◆ **Exercices à réaliser**:
a) D’après le texte sur la protection des jeunes face aux réseaux sociaux, quel est le fil rouge de tous ces dangers ?
b) Recopiez fidèlement le passage du texte sur la protection des jeunes face aux réseaux sociaux qui va de « L’éducation consiste non » jusqu’à « aujourd’hui ces pièges. ».

Les parents doivent garder en tête qu’il faut élever les enfants et les ados, de sorte que ces derniers deviennent capables de se protéger eux-mêmes contre les réseaux sociaux.

Il ne faut pas attendre qu’un jeune devienne ado pour l’éduquer à se protéger sur les réseaux sociaux. Dès qu’un enfant vient au monde, grandit, il faut garder à l’esprit qu’il faut le préserver d’un certain nombre de dangers. Et ces derniers sont aussi présents sur les réseaux sociaux.

L’éducation consiste non pas à guider et protéger les jeunes, mais leur apprendre à se protéger le plus précocement possible pour leur éviter un certain nombre de pièges de la vie. Les tentations des réseaux sociaux favorisent aujourd’hui ces pièges.

Le fil rouge de tous ces dangers, c’est l’insatisfaction de la vie présente, et la recherche d’une vie alternative (l’entrée dans une secte, mouvement djihadiste, etc.). Certains jeunes courent le risque d’adhérer à des groupes qui se présentent comme des forces de proposition de vies alternatives plus gratifiantes ou plus utiles.

La première catégorie se résume aux jeunes qui souffrent d’un défaut d’estime d’eux-mêmes par des activités concrètes de l’existence (scolaires et ludiques). C’est à dire des jeunes qui se sentent non valorisés par leurs résultats scolaires ou dans leur vie familiale. Ils s’engagent sur les réseaux sociaux à la recherche de gens qui les valorisent, avec le risque de tomber sur des menteurs, des pervers, des manipulateurs qui les assureront d’être des gens formidables, et les pousseront à s’engager au sein d’un mouvement.

◆ **Lignes affichées**:
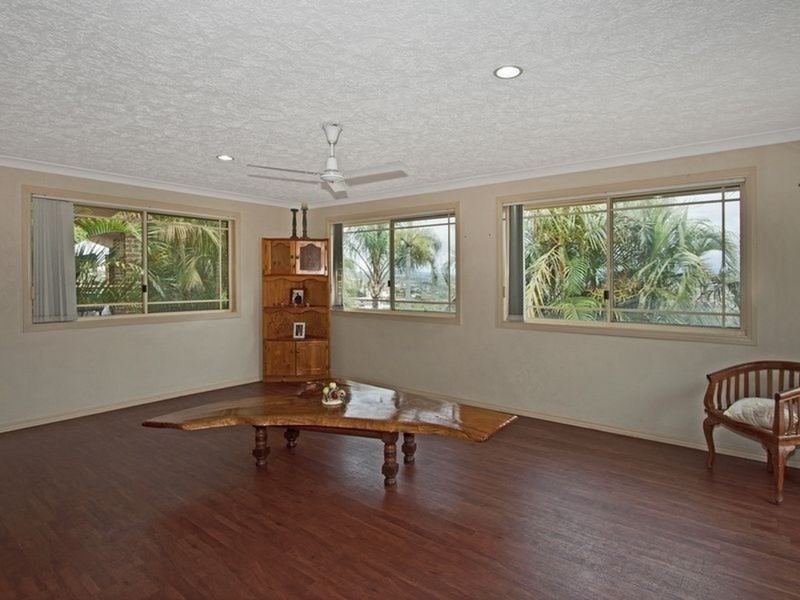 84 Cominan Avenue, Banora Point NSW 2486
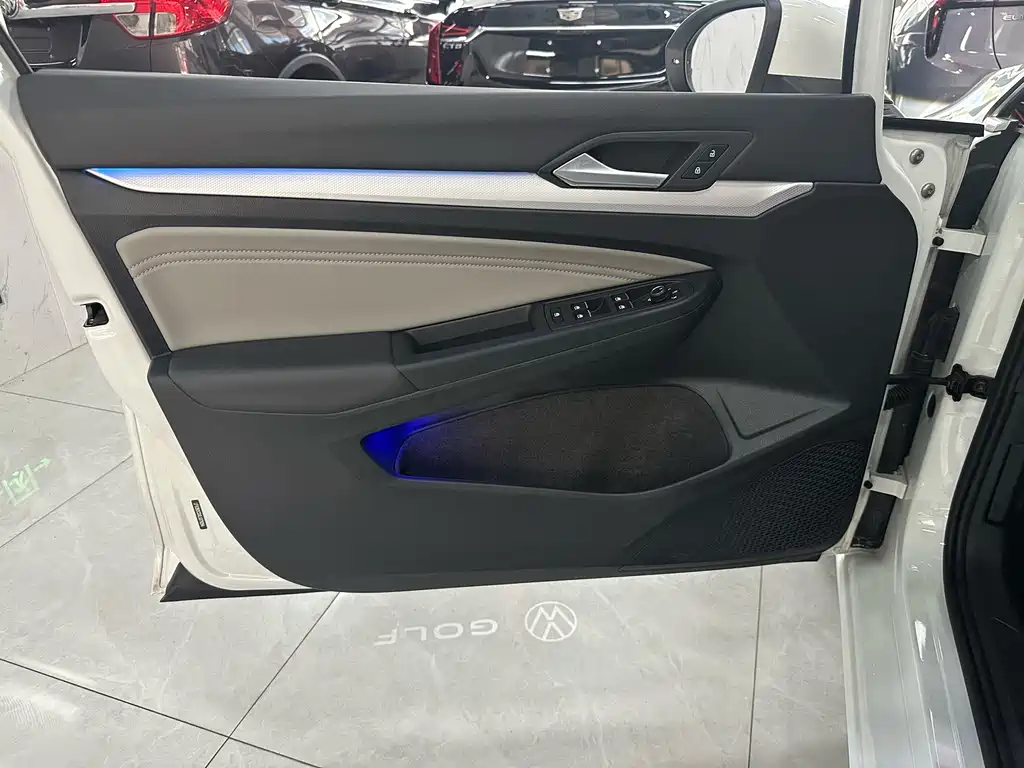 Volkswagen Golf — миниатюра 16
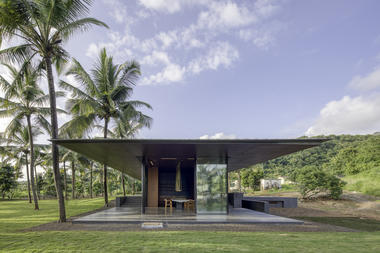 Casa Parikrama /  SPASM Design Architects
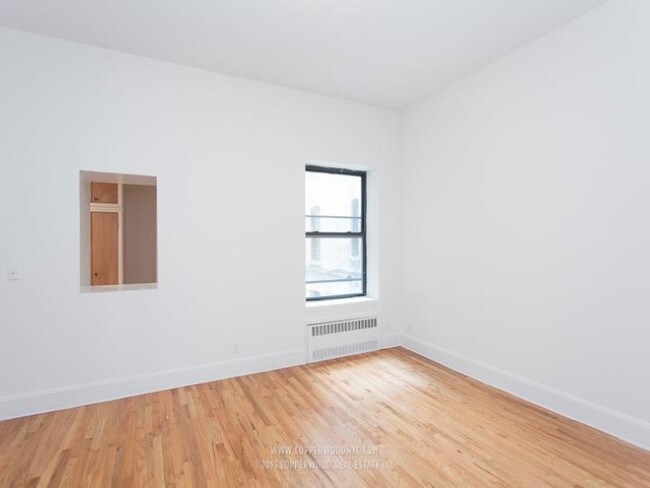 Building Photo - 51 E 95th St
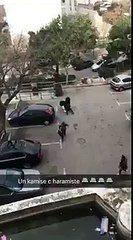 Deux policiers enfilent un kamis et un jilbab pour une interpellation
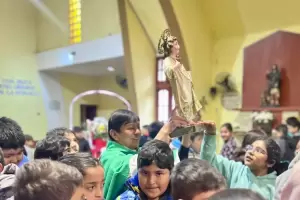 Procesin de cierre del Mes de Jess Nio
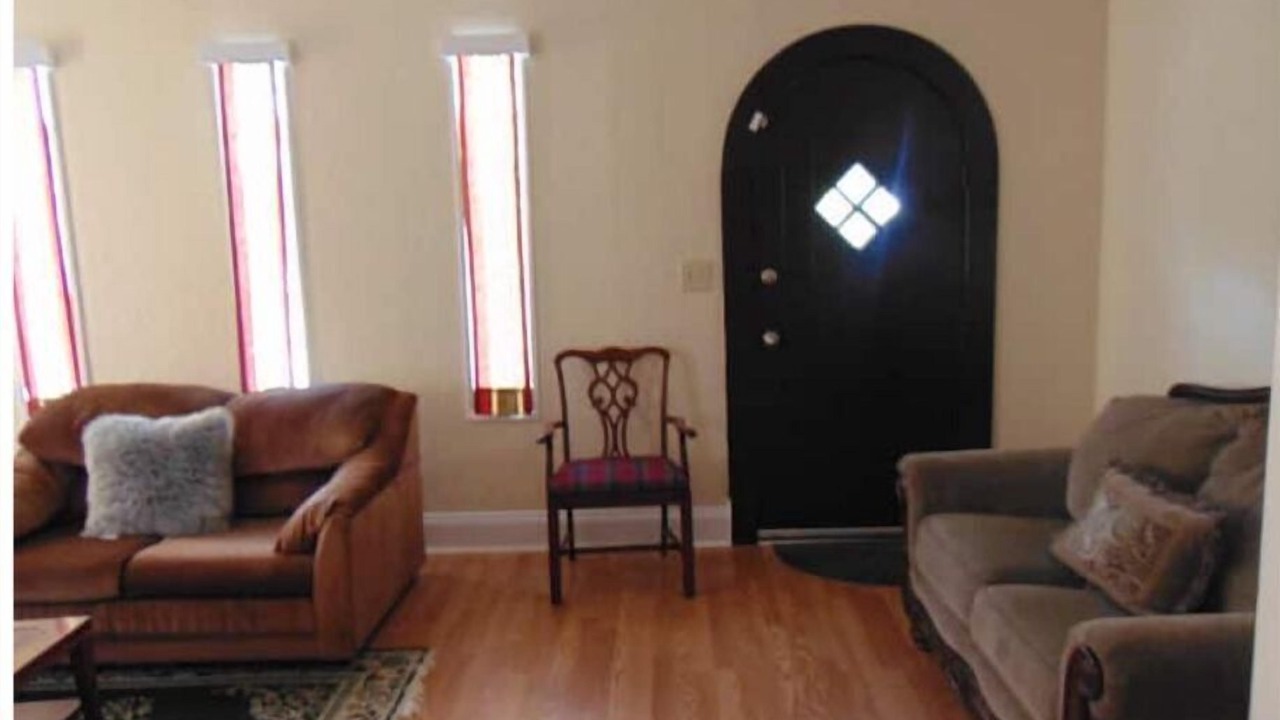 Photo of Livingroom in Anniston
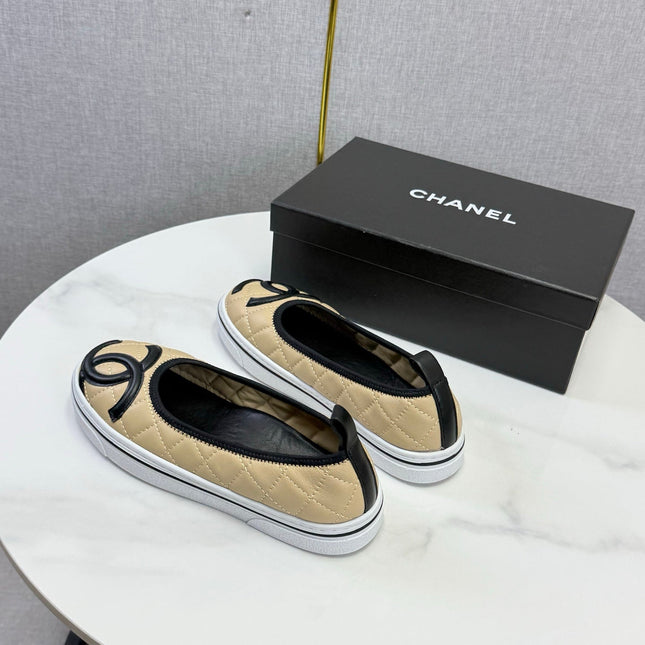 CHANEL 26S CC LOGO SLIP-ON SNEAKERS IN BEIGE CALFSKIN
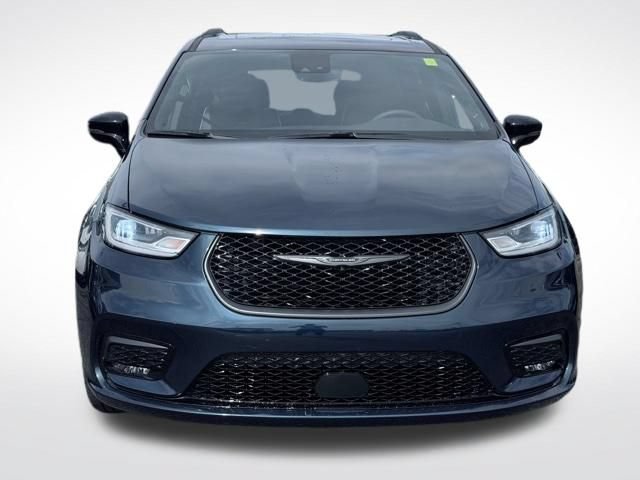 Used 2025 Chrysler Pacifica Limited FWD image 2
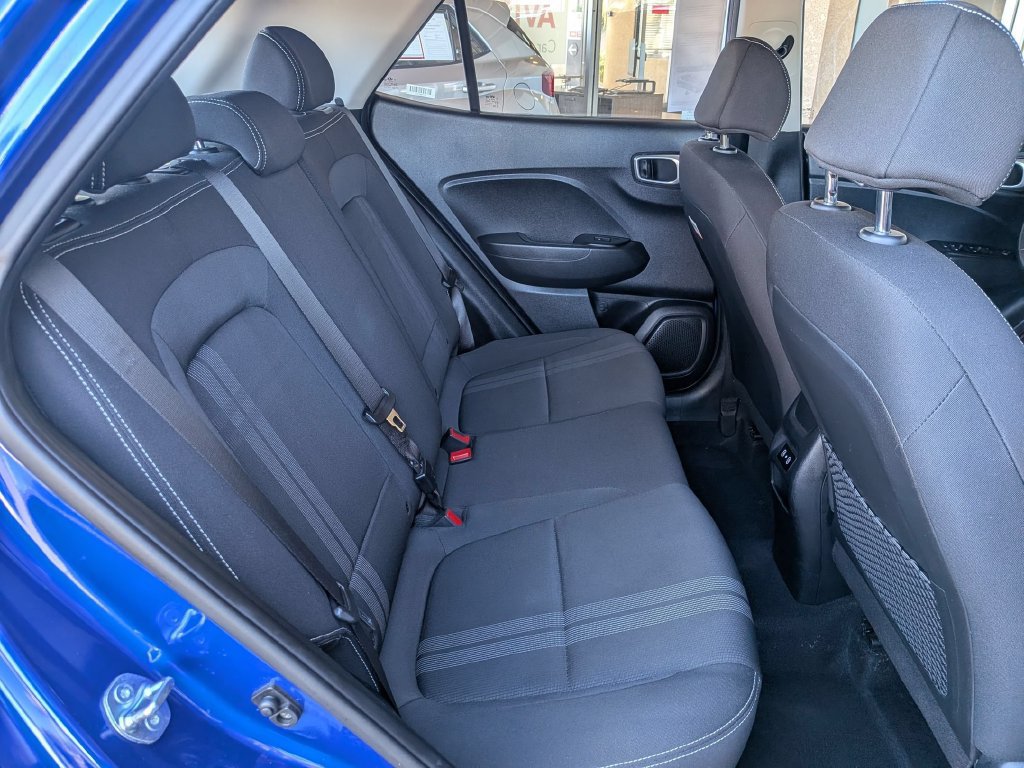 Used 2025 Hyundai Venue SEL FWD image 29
==
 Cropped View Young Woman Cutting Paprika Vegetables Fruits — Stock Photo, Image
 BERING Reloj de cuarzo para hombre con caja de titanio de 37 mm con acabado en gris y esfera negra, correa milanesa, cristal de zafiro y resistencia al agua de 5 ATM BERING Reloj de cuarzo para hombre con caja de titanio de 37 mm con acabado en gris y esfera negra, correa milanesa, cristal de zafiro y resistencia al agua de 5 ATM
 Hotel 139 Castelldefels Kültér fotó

◆ **Réponses rédigées**:
a) C’est l’insatisfaction de la vie présente et la recherche d’une vie alternative.

b)
L’éducation consiste non pas à guider et protéger les jeunes, mais leur apprendre à se protéger le plus précocement possible pour leur éviter un certain nombre de pièges de la vie. Les tentations des réseaux sociaux favorisent aujourd’hui ces pièges.